Dobbs Sentences #169: Part II D 1

As always, you can find the Dobbs v. Jackson decision here.

Paragraph 2 of 3

Sentence 3 of 3

This sentence has four claims:

“But despite the dissent’s professed fidelity to stare decisis, it fails to seriously engage with that important precedent—which it cannot possibly satisfy.”

The claims:

  • “[T]he dissent[] professe[s] fidelity to stare decisis.”
  • “[T]hat an unenumerated right be ‘“deeply rooted in this Nation’s history and tradition”’ before it can be recognized as a component of the ‘liberty’ protected in the Due Process Clause” is an “important precedent.”
  • “[The dissent] fails to seriously engage with that important precedent.”
  • “[The dissent] cannot possibly satisfy [that important precedent].”

The first of these claims is true, expressed in the first section of the dissent:

“One piece of evidence on that score seems especially salient: The majority’s cavalier approach to overturning this Court’s precedents. Stare decisis is the Latin phrase for a foundation stone of the rule of law: that things decided should stay decided unless there is a very good reason for change. It is a doctrine of judicial modesty and humility. Those qualities are not evident in today’s opinion. The majority has no good reason for the upheaval in law and society it sets off. Roe and Casey have been the law of the land for decades, shaping women’s expectations of their choices when an unplanned pregnancy occurs. Women have relied on the availability of abortion both in structuring their relationships and in planning their lives. The legal framework Roe and Casey developed to balance the competing interests in this sphere has proved workable in courts across the country. No recent developments, in either law or fact, have eroded or cast doubt on those precedents. Nothing, in short, has changed. Indeed, the Court in Casey already found all of that to be true. Casey is a precedent about precedent. It reviewed the same arguments made here in support of overruling Roe, and it found that doing so was not warranted. The Court reverses course today for one reason and one reason only: because the composition of this Court has changed. Stare decisis, this Court has often said, ‘contributes to the actual and perceived integrity of the judicial process’ by ensuring that decisions are ‘founded in the law rather than in the proclivities of individuals.’ Payne v. Ten-nessee, 501 U. S. 808, 827 (1991); Vasquez v. Hillery, 474 U.S. 254, 265 (1986). Today, the proclivities of individuals rule. The Court departs from its obligation to faithfully and impartially apply the law. We dissent.

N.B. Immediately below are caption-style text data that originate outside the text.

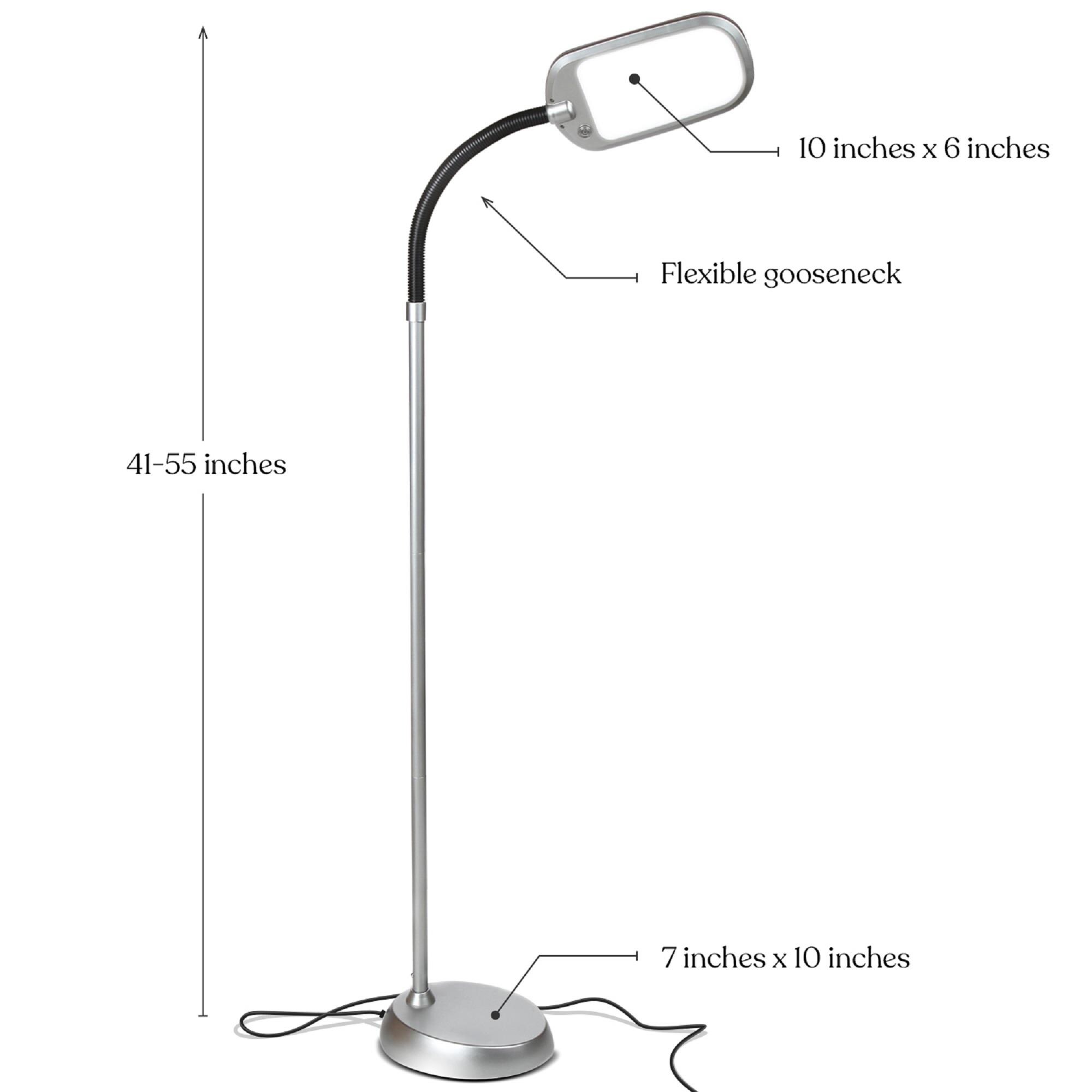 Brightech E3-2LFE-EOGA floorlamps - View #9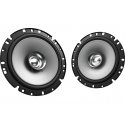 Kenwood KFC-S1756 автомобильная акустика Круглый 250 W 1 шт Kenwood KFC-S1756 автомобильная акустика Круглый 250 W 1 шт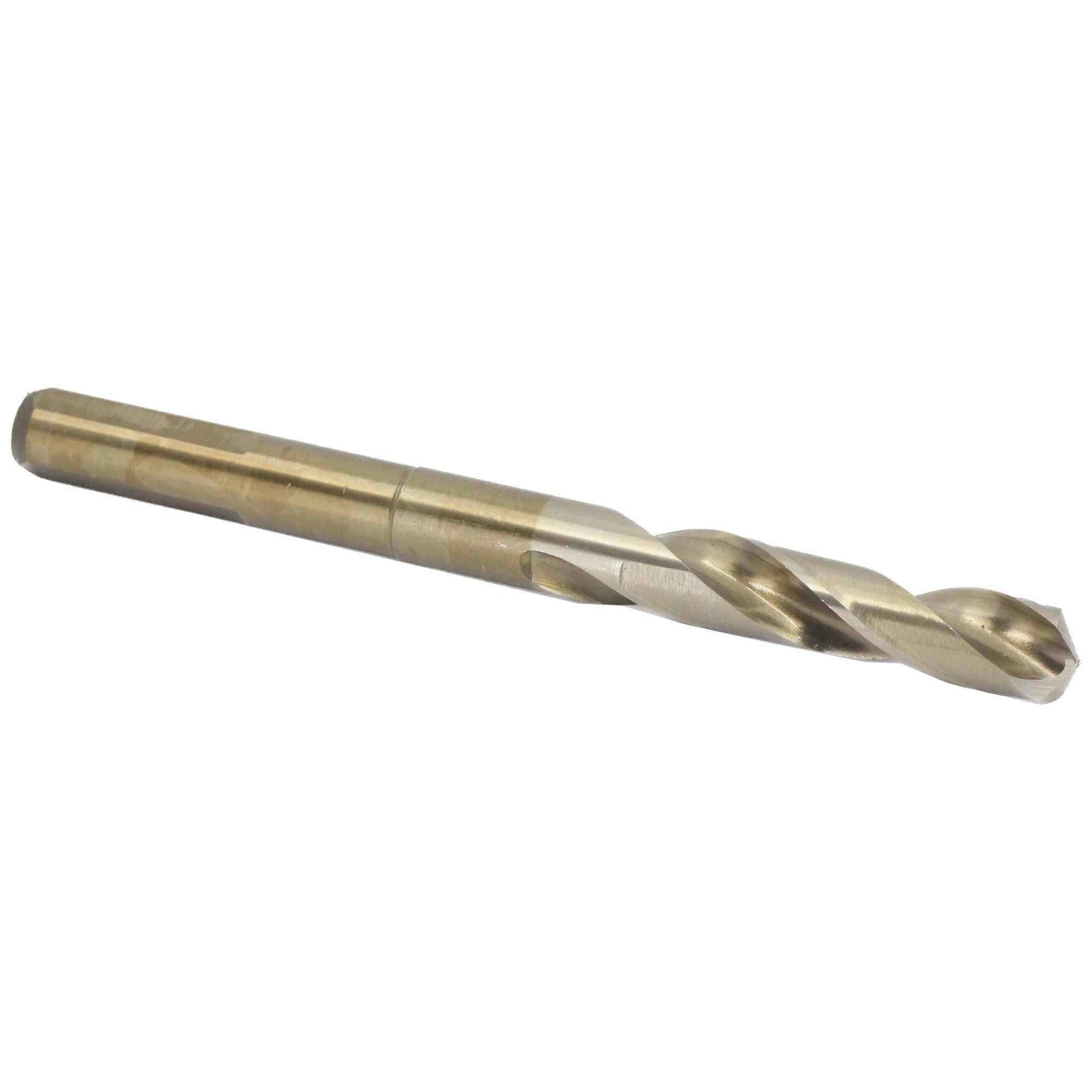 41/64" Cobalt Drill Bit with 3/8" Reduced Shank, D/ACO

The other three claims will take some digging to determine, so we have one true claim:

  • “[T]he dissent[] professe[s] fidelity to stare decisis.”

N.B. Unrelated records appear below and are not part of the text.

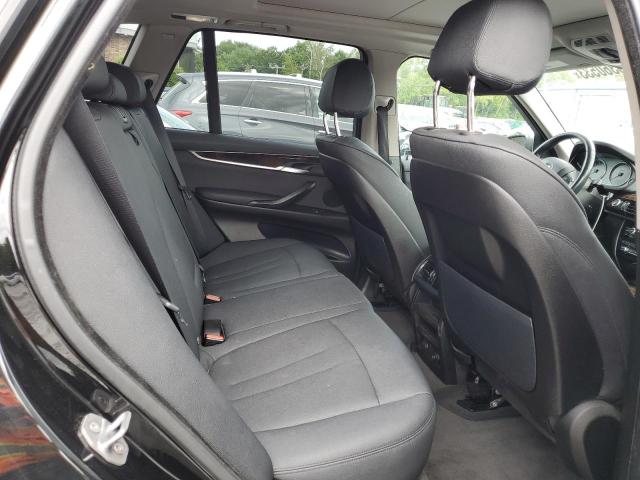 Photo 10 VIN: 5UXKR0C51G0P25251 - BMW X5 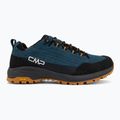 Взуття трекінгове чоловіче CMP Vertyx Low Waterproof avio/caramel 2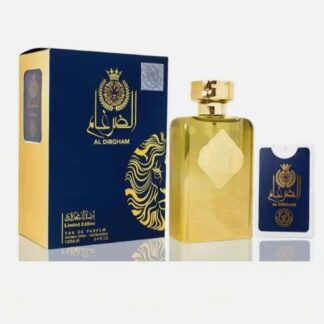 Al Dirgham Perfume by Ard Al Zaafaran CNP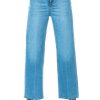 MINX Minx,Jeans Hello Mit Saumen Im Used-Look New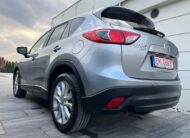Mazda CX-5 Sportsline 4×4 Pierwsza Ręka FULL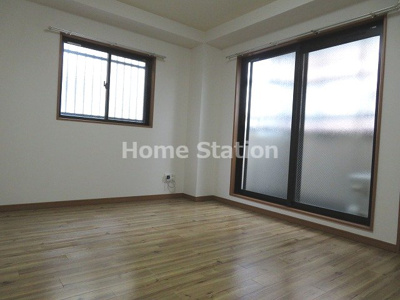 【洋室】 | ヴェル・カーサ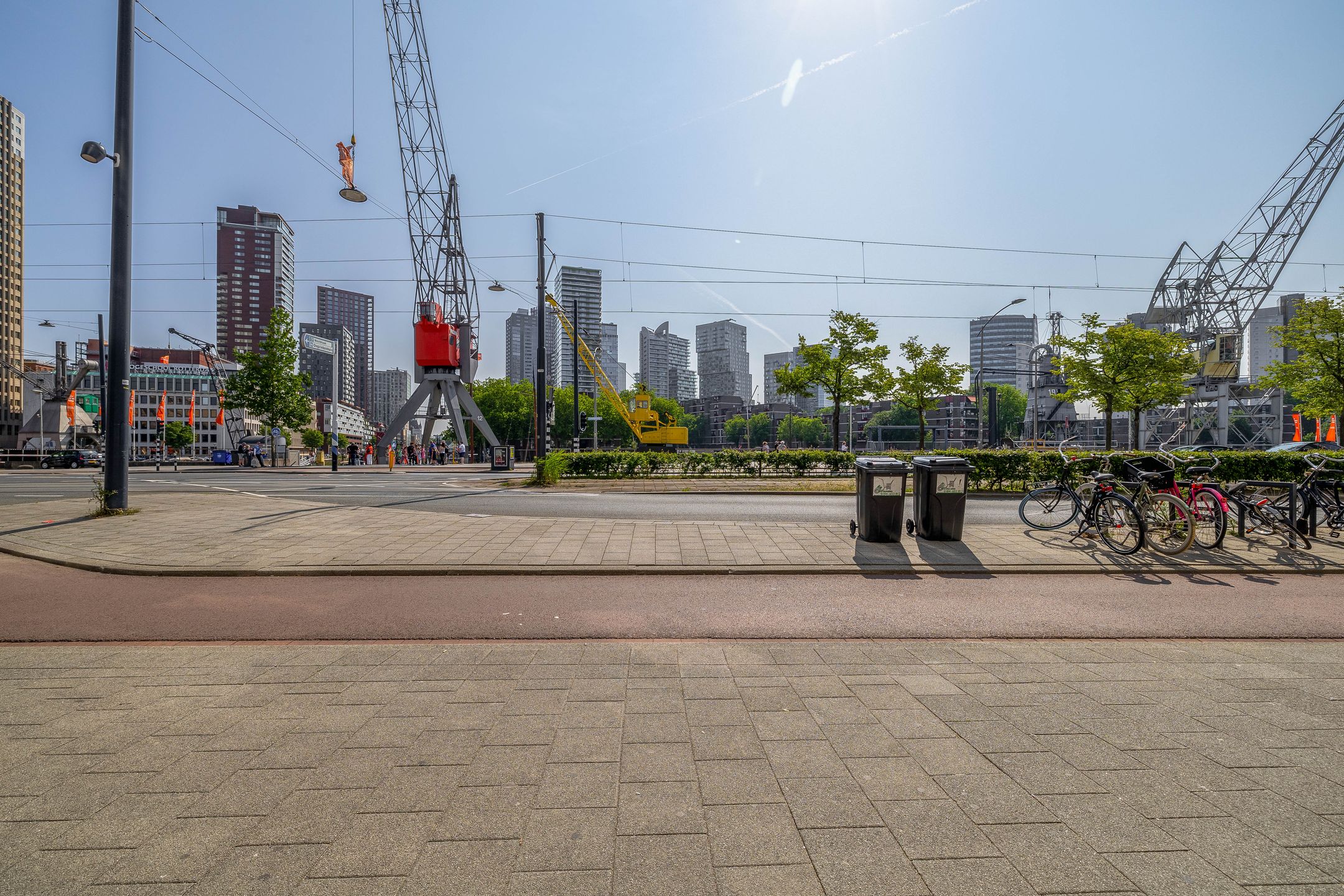 Photo 24 of Schiedamsedijk 53-D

And three undetermined claims:

  • “[T]hat an unenumerated right be ‘“deeply rooted in this Nation’s history and tradition”’ before it can be recognized as a component of the ‘liberty’ protected in the Due Process Clause” is an “important precedent.”
  • “[The dissent] fails to seriously engage with that important precedent.”
  • “[The dissent] cannot possibly satisfy [that important precedent].”